> [DO THIS] Below are records; reproduce exactly the lines from the one containing "Is the lichen-covered" through the end, both included, and only those.

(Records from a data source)
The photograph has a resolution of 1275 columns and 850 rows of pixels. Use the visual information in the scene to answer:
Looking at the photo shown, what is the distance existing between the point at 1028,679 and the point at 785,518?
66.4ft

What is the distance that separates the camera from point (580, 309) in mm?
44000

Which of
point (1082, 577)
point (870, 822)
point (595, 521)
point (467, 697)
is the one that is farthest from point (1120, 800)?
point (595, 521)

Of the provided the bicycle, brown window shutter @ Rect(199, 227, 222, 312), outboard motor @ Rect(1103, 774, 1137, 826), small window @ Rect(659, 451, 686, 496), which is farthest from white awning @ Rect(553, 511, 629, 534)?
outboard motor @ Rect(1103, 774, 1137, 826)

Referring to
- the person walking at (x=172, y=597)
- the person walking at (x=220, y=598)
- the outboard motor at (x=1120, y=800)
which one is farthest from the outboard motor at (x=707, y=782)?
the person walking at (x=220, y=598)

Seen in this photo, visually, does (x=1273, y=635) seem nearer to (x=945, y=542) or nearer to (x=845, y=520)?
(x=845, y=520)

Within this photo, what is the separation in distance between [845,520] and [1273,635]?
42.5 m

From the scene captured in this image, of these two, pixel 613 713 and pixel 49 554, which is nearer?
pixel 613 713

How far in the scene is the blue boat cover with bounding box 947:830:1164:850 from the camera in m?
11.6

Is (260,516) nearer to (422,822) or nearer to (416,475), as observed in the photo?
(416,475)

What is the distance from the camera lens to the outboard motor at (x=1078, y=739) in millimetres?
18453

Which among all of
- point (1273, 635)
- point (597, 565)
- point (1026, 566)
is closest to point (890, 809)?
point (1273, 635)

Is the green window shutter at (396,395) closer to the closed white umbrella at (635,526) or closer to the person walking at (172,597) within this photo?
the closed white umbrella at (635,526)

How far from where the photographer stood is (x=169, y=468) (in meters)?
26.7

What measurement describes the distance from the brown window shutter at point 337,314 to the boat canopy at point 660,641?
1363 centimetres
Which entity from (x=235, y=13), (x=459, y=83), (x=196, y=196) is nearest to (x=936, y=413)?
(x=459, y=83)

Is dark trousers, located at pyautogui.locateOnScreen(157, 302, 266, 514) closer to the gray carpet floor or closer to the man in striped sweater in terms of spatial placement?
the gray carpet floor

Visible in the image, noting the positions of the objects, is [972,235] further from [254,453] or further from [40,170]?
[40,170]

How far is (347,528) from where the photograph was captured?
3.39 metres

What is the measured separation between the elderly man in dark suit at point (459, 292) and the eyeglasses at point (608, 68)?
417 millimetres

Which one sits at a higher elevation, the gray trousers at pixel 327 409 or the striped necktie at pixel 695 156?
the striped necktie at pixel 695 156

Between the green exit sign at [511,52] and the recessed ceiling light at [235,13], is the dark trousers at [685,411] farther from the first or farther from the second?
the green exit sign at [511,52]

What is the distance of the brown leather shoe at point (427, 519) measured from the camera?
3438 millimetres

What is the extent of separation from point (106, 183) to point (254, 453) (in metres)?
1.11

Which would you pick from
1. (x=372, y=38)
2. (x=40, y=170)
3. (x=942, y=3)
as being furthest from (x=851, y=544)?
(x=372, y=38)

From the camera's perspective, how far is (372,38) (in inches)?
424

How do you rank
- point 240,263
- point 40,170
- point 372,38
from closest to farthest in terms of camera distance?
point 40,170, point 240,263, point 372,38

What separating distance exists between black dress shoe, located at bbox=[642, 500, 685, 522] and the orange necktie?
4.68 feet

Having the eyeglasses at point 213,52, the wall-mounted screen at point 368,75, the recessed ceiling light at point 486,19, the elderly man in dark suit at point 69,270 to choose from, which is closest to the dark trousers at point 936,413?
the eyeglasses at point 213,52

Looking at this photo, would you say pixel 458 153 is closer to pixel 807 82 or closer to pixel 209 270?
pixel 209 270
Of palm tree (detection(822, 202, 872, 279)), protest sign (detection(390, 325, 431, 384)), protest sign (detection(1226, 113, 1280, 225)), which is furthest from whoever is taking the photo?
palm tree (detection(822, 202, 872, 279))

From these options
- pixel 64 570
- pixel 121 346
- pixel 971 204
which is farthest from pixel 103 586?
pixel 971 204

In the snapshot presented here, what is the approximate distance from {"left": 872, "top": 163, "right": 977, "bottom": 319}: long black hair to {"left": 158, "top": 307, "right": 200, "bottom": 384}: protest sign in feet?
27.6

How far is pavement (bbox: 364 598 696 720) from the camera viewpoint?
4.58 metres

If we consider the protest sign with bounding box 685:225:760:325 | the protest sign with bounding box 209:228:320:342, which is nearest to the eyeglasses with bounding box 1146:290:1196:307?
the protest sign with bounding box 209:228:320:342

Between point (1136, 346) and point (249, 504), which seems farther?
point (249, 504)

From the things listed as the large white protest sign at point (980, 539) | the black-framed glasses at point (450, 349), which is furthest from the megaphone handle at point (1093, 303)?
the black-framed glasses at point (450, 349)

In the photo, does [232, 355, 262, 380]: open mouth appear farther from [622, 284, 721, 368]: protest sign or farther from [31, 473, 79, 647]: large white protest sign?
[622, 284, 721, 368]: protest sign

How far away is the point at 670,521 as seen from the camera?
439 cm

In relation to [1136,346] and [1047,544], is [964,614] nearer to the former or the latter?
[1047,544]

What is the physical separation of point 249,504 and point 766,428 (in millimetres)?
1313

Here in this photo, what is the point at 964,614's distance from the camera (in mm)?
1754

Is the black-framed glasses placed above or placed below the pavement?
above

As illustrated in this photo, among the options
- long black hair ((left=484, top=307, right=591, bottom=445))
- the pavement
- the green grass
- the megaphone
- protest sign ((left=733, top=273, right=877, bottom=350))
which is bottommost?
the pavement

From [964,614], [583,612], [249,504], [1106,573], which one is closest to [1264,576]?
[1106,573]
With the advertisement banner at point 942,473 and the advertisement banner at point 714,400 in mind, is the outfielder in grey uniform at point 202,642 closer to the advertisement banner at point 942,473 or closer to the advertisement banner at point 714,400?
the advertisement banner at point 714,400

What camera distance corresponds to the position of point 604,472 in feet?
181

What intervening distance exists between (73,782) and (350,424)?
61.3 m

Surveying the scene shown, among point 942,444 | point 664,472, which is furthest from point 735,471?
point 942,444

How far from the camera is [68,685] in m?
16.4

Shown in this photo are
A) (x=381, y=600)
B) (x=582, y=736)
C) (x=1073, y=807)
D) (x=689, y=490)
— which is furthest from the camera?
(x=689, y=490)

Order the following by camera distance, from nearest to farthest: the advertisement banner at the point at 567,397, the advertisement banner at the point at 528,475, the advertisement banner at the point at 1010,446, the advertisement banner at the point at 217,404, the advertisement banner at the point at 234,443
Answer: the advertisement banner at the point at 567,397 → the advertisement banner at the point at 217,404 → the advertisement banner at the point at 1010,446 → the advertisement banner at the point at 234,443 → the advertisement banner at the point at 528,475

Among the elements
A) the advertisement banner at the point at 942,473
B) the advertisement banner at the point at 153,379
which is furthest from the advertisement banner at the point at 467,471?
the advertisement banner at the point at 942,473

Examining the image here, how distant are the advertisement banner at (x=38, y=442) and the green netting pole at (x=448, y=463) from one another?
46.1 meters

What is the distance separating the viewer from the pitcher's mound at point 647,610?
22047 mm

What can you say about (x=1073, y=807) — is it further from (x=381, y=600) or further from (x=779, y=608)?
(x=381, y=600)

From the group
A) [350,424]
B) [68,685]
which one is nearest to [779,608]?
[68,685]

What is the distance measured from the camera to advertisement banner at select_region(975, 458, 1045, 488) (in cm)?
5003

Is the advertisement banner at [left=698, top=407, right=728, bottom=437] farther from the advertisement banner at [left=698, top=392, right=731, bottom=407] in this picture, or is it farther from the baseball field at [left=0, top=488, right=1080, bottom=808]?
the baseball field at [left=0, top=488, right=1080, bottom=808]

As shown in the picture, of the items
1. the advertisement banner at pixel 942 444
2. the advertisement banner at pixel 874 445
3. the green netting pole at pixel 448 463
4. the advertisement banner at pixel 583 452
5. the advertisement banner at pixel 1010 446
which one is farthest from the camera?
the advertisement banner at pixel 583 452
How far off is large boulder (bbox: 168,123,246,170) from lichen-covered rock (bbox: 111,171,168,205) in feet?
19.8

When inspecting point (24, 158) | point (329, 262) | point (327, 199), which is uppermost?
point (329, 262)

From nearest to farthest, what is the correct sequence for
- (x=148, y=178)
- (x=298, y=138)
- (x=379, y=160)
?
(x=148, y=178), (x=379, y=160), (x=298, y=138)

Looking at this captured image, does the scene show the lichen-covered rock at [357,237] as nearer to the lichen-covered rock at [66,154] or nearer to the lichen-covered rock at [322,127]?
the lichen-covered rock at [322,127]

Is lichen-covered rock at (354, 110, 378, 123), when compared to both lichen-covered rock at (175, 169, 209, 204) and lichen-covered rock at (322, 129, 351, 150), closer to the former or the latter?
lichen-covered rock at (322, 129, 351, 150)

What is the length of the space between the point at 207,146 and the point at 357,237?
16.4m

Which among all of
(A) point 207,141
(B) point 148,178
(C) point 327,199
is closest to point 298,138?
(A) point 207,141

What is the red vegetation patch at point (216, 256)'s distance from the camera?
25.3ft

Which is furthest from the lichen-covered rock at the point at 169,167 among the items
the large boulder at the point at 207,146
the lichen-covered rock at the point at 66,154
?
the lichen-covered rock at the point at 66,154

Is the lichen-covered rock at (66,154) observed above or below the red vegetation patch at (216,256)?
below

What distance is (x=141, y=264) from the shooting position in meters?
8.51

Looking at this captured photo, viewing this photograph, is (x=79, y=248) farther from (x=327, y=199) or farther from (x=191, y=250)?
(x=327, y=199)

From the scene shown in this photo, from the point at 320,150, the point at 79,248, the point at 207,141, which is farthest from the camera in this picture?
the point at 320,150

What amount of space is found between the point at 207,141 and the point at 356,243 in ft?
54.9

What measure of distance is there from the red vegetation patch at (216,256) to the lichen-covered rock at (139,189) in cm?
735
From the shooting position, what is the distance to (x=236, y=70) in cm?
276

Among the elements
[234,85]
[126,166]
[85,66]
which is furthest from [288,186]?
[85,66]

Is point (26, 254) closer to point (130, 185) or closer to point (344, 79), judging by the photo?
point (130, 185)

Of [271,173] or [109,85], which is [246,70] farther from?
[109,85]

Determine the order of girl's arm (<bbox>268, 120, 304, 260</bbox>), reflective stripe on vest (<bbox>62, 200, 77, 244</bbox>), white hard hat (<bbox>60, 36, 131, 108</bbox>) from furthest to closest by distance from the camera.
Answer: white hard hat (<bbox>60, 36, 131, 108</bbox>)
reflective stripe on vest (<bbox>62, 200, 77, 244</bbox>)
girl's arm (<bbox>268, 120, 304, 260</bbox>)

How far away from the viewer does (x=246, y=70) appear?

> [REPLY]
Is the lichen-covered rock at (66,154) observed above or below the red vegetation patch at (216,256)?
below

What distance is (x=141, y=264) from the shooting position in meters?
8.51

Looking at this captured photo, viewing this photograph, is (x=79, y=248) farther from (x=327, y=199) or farther from (x=191, y=250)?
(x=327, y=199)

From the scene shown in this photo, from the point at 320,150, the point at 79,248, the point at 207,141, which is farthest from the camera in this picture?
the point at 320,150

What amount of space is found between the point at 207,141 and the point at 356,243 in ft?
54.9

What measure of distance is there from the red vegetation patch at (216,256) to the lichen-covered rock at (139,189) in cm?
735
From the shooting position, what is the distance to (x=236, y=70) in cm?
276

Among the elements
[234,85]
[126,166]
[85,66]
which is furthest from [288,186]?
[85,66]

Is point (26, 254) closer to point (130, 185) or closer to point (344, 79), judging by the photo?
point (130, 185)

Of [271,173] or [109,85], which is [246,70] farther from?
[109,85]

Determine the order of girl's arm (<bbox>268, 120, 304, 260</bbox>), reflective stripe on vest (<bbox>62, 200, 77, 244</bbox>), white hard hat (<bbox>60, 36, 131, 108</bbox>) from furthest to closest by distance from the camera.
Answer: white hard hat (<bbox>60, 36, 131, 108</bbox>)
reflective stripe on vest (<bbox>62, 200, 77, 244</bbox>)
girl's arm (<bbox>268, 120, 304, 260</bbox>)

How far away from the viewer does (x=246, y=70) appear?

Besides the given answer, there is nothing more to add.